*Task prompt*. The answer must consist of every line in the data below that holds the word "genus".
+++
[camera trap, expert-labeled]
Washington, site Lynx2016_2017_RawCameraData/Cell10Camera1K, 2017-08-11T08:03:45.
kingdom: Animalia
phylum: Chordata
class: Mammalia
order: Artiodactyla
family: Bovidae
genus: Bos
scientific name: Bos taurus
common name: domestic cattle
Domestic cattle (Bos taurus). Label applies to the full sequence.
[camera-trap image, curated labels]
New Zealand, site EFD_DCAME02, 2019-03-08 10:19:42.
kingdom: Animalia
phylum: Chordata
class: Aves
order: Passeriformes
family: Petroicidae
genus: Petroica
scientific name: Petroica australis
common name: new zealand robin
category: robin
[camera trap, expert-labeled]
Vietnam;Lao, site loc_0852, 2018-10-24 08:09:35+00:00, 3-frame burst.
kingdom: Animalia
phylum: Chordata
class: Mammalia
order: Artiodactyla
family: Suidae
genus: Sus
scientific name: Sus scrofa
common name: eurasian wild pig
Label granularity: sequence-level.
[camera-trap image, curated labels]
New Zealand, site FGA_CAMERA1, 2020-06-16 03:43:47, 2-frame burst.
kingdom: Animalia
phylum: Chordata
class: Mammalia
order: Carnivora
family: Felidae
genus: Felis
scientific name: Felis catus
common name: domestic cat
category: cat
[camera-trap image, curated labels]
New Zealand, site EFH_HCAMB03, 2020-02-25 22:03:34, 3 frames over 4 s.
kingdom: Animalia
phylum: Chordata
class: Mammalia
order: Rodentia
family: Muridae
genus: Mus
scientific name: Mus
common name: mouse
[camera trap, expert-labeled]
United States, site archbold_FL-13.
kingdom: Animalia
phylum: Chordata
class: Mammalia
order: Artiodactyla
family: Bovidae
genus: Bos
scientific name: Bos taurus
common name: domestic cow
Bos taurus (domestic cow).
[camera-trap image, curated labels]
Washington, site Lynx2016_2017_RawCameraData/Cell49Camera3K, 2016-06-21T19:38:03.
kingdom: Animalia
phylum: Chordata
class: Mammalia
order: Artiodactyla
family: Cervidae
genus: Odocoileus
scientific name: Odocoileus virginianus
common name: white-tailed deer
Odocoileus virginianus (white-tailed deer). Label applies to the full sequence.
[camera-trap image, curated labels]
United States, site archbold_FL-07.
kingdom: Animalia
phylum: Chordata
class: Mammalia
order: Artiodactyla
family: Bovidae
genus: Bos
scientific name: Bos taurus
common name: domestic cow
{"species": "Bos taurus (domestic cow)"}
+++
*Reply to the exercise*.
genus: Bos
genus: Petroica
genus: Sus
genus: Felis
genus: Mus
genus: Bos
genus: Odocoileus
genus: Bos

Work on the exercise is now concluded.